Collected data
● ● ●
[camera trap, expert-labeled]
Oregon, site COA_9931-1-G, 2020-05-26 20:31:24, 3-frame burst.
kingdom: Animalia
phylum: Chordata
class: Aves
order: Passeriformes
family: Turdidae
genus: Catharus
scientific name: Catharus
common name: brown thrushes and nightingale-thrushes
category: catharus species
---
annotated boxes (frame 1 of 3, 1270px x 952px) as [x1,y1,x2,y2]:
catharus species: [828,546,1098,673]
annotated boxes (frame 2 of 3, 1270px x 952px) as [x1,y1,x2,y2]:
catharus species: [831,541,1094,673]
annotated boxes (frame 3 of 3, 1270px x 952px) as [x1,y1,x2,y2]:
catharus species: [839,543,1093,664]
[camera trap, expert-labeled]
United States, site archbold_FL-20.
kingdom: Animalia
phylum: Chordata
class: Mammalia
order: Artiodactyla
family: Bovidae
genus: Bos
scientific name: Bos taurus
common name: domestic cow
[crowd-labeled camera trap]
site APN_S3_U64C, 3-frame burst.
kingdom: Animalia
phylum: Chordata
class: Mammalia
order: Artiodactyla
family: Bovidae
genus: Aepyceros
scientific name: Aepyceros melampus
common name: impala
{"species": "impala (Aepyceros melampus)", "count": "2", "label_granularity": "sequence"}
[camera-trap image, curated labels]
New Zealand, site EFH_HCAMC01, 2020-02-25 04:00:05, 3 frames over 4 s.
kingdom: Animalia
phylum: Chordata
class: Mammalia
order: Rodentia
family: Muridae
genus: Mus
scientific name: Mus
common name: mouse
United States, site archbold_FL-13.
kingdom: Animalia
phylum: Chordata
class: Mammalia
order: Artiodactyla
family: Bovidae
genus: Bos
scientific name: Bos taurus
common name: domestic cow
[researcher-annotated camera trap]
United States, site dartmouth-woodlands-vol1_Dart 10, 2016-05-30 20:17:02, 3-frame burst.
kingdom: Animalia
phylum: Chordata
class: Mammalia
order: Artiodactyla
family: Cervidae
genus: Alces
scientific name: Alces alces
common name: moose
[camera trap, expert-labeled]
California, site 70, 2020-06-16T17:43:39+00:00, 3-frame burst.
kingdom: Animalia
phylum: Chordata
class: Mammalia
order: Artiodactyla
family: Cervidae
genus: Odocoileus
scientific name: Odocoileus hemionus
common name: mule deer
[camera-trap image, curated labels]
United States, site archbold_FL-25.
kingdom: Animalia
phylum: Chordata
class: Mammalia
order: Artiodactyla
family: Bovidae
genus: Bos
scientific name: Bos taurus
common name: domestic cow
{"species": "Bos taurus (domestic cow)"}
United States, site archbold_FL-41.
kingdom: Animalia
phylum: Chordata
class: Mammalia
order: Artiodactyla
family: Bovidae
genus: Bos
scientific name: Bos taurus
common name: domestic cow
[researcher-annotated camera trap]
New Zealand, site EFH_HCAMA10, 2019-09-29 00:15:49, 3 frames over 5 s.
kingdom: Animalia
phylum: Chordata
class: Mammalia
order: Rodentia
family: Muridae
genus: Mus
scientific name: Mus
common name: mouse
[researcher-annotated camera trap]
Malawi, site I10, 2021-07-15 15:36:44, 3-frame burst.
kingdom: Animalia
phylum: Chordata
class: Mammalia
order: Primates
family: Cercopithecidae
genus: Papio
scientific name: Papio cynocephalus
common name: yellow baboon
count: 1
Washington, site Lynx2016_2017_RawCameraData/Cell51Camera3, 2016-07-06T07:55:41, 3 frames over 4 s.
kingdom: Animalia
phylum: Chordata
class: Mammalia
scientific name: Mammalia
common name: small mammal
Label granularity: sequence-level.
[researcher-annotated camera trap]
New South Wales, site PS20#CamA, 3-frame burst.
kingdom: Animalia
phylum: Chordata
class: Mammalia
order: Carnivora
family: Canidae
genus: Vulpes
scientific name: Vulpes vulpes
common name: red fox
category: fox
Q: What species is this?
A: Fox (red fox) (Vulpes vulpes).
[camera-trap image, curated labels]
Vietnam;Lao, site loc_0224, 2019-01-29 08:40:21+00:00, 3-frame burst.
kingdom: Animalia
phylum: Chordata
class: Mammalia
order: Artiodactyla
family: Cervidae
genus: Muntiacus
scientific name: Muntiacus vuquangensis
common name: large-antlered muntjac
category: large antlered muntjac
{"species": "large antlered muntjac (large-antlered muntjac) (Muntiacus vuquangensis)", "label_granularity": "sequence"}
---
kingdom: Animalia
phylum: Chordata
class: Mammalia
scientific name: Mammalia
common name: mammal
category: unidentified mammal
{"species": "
● ● ●
(ACTION ITEM)
Beginning at the first line of the data above, retype each line until you reach the line containing "scientific name: Catharus", and include that one too. Add nothing else.

(TASK SOLUTION)
[camera trap, expert-labeled]
Oregon, site COA_9931-1-G, 2020-05-26 20:31:24, 3-frame burst.
kingdom: Animalia
phylum: Chordata
class: Aves
order: Passeriformes
family: Turdidae
genus: Catharus
scientific name: Catharus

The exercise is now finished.